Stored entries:
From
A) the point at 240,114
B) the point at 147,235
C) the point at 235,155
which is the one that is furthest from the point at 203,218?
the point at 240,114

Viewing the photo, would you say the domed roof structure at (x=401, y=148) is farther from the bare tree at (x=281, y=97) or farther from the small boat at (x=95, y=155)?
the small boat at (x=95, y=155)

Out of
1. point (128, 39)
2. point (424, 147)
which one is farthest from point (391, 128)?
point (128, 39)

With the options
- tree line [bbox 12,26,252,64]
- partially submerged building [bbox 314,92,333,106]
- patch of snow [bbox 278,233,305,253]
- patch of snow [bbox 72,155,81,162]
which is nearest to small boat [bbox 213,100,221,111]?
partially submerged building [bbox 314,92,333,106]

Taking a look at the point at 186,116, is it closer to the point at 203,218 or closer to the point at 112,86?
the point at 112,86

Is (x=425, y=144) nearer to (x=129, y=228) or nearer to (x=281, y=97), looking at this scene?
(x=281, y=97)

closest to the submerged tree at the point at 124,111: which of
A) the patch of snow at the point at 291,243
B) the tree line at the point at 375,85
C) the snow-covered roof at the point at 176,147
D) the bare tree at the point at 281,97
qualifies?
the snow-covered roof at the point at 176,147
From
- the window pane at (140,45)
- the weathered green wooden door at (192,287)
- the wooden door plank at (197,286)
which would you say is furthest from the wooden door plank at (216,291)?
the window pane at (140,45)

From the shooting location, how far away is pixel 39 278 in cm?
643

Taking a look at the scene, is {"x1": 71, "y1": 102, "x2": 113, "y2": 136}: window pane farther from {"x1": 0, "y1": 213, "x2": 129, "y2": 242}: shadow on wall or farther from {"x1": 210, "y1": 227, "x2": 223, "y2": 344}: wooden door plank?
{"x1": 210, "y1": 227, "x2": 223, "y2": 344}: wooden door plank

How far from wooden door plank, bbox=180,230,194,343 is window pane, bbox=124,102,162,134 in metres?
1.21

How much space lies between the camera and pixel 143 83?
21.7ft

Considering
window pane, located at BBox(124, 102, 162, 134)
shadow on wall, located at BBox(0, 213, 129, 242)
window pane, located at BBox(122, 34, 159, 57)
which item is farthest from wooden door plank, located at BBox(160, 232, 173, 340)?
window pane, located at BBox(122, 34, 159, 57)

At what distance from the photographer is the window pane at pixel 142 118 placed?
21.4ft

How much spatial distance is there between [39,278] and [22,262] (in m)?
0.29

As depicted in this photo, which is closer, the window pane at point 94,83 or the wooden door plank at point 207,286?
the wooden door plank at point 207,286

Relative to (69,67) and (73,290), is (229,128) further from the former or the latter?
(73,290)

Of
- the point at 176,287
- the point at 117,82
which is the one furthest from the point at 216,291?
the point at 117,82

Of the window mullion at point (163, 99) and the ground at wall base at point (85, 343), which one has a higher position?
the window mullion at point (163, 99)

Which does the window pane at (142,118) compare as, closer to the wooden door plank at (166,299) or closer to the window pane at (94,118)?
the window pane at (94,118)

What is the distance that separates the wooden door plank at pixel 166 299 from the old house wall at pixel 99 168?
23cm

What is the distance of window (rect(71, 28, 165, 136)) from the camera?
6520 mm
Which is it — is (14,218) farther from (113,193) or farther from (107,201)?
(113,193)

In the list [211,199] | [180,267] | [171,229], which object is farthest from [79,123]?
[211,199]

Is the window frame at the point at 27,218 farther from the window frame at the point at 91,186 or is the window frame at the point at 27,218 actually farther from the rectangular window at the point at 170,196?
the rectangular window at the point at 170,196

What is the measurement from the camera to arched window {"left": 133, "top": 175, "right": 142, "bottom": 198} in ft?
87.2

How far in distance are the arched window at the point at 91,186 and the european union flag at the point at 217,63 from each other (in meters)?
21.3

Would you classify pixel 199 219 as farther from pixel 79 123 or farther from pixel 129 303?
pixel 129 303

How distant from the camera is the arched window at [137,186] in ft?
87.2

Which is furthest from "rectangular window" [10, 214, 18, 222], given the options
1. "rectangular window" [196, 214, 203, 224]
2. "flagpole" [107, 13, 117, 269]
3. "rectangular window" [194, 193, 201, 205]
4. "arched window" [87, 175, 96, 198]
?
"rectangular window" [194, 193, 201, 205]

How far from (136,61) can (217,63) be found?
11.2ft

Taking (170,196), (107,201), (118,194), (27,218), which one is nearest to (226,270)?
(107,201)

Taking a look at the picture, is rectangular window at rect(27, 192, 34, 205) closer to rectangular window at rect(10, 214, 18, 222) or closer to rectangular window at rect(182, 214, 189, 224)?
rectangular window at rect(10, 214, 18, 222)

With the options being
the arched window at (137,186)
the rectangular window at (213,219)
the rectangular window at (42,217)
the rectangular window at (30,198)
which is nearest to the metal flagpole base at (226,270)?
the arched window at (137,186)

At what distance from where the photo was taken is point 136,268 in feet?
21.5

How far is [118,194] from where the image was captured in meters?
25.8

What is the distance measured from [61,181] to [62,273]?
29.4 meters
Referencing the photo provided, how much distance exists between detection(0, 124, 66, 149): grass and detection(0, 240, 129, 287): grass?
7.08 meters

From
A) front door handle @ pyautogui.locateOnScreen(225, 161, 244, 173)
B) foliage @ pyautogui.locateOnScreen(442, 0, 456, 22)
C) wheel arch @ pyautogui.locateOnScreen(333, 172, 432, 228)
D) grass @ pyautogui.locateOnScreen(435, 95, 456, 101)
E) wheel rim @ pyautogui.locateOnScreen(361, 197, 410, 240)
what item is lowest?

* **WORK TO BE COMPLETED**:
Reproduce, word for word, every line starting at the line that contains "At what distance from where" and ending with the final line of the entries.

* **FINISHED TASK**:
At what distance from where the photo was taken is point 136,268 in feet?
21.5

How far is [118,194] from where the image was captured in meters?
25.8

What is the distance measured from [61,181] to [62,273]?
29.4 meters
Referencing the photo provided, how much distance exists between detection(0, 124, 66, 149): grass and detection(0, 240, 129, 287): grass?
7.08 meters

From
A) front door handle @ pyautogui.locateOnScreen(225, 161, 244, 173)
B) foliage @ pyautogui.locateOnScreen(442, 0, 456, 22)
C) wheel arch @ pyautogui.locateOnScreen(333, 172, 432, 228)
D) grass @ pyautogui.locateOnScreen(435, 95, 456, 101)
E) wheel rim @ pyautogui.locateOnScreen(361, 197, 410, 240)
what item is lowest?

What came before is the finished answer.